Na última quinta-feira (18), o Facebook tomou a drástica medida de bloquear o compartilhamento de notícias entre os usuários da rede social na Austrália. Isso aconteceu como uma resposta ao Código da Negociação para a Comunicação Social, uma proposta de lei anunciada pela Austrália.

No Código da Negociação para a Comunicação Social, o país alega que as Gigantes da Tecnologia (Google e Facebook) se aproveitam da distribuição de notícias pelos portais, uma vez que seus usuários consomem notícias, mas eles mesmos não produzem matérias. A ideia é taxar essas empresas pelo uso das notícias em suas plataformas.

Google fecha acordo com a Austrália

Enquanto o Facebook resiste e ataca a Austrália bloqueando os australianos de verem notícias na sua plataforma, a Google cedeu e fechou acordo com a Austrália, mesmo que em um primeiro momento a Google, maior conglomerado de mídia do mundo, tenha ameaçado sair do país.

A gigante da tecnologia assinou um acordo com a Seven West Media que fornecerá conteúdos para o agregador de notícias News Showcase. De acordo com a agência britânica, Reuters, a Google também tentou acordos com as agências australianas News Corp e Nine Entertainment, mas as negociações não seguiram adiante.

Governo Australiano congela publicidade no Facebook

Se a Google parece está se resolvendo com a Austrália, o Facebook, por sua vez, ganha mais dores de cabeça. Nesta segunda-feira (22), o ministro da Saúde da Austrália, Greg Hunt, decidiu parar de anunciar publicidades sobre vacinação no Facebook.

O país aplicava cerca de US$20 milhões em campanhas publicitárias sobre vacinação. De acordo com o ministro, a campanha continuará a ser realizada e vai usar todo o fundo destinado, mas não acontecerá mais no Facebook.

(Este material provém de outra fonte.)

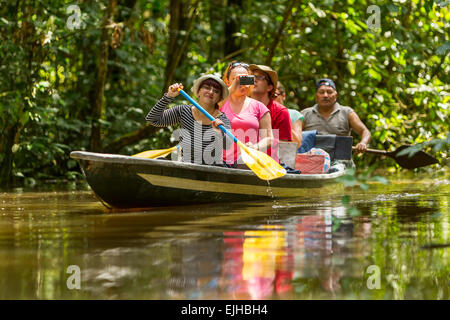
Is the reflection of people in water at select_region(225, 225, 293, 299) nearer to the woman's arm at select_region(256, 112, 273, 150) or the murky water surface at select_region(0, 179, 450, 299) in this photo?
the murky water surface at select_region(0, 179, 450, 299)

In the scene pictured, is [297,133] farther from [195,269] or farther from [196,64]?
[196,64]

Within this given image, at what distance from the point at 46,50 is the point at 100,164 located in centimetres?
514

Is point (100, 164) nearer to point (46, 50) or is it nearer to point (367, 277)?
point (367, 277)

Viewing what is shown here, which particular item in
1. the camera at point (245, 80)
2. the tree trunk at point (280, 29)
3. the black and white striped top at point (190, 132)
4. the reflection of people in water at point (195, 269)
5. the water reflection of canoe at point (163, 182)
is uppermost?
the tree trunk at point (280, 29)

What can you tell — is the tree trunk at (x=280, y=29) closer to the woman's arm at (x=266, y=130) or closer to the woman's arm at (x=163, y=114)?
the woman's arm at (x=266, y=130)

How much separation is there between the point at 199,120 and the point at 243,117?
571mm

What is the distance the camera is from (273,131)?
725 cm

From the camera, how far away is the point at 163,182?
5988 mm

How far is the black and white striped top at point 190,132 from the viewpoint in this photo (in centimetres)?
622

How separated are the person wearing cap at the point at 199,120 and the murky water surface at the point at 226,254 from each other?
66cm

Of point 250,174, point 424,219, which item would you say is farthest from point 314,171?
point 424,219

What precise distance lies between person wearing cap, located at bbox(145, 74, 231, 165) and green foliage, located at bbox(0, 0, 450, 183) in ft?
12.2

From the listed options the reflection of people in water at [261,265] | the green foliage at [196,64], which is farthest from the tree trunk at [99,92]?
the reflection of people in water at [261,265]

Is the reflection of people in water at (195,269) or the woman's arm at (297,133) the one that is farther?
the woman's arm at (297,133)
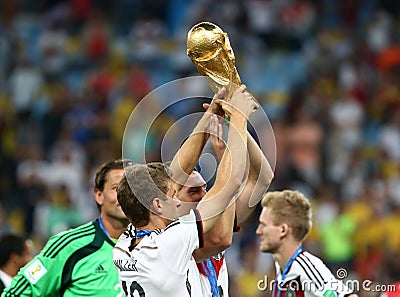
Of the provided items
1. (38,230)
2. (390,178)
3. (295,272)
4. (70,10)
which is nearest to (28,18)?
(70,10)

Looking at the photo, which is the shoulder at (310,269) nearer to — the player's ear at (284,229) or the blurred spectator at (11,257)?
the player's ear at (284,229)

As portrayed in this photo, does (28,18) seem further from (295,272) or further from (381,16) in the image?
(295,272)

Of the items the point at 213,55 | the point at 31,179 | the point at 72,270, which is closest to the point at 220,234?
the point at 213,55

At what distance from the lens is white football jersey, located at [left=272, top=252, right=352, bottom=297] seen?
5691 mm

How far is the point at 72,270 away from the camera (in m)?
6.15

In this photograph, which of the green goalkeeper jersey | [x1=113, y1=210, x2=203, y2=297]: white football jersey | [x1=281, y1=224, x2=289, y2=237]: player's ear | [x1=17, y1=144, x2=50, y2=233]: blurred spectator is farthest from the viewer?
[x1=17, y1=144, x2=50, y2=233]: blurred spectator

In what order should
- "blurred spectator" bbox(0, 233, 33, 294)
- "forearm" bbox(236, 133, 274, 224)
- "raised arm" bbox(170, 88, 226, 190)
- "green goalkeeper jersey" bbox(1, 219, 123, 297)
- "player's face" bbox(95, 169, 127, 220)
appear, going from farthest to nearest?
"blurred spectator" bbox(0, 233, 33, 294) < "player's face" bbox(95, 169, 127, 220) < "green goalkeeper jersey" bbox(1, 219, 123, 297) < "forearm" bbox(236, 133, 274, 224) < "raised arm" bbox(170, 88, 226, 190)

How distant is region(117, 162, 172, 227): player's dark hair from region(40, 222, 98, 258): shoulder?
1.39 metres

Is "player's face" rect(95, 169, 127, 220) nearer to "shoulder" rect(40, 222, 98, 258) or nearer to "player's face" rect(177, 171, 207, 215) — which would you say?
"shoulder" rect(40, 222, 98, 258)

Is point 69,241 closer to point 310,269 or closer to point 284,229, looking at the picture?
point 284,229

Novo acordo – Facebook volta atrás e restaura as páginas de notícias

Depois de todos esses capítulos, essa grande novela parece está chegando ao fim. O governo australiano ofereceu emendas a proposta de lei, e depois de uma série de conversas entre Frydenberg e o CEO do Facebook, Mark Zuckerberg, no fim de semana, um acordo de concessão foi fechado.

Com as quatro emendas concedidas, acontece mudanças no mecanismo de arbitragem obrigatório usado quando os gigantes da tecnologia não conseguem chegar a um acordo com as editoras sobre o pagamento justo pela exibição de conteúdo de notícias. Com isso, o Facebook decidiu restaurar o acesso em sua plataforma às páginas de notícias australianas.

“Estamos satisfeitos que o governo australiano concordou com uma série de mudanças e garantias que atendem às nossas principais preocupações sobre permitir acordos comerciais que reconheçam o valor que nossa plataforma oferece aos editores em relação ao valor que recebemos deles”, disse o Facebook em um comunicado postado online.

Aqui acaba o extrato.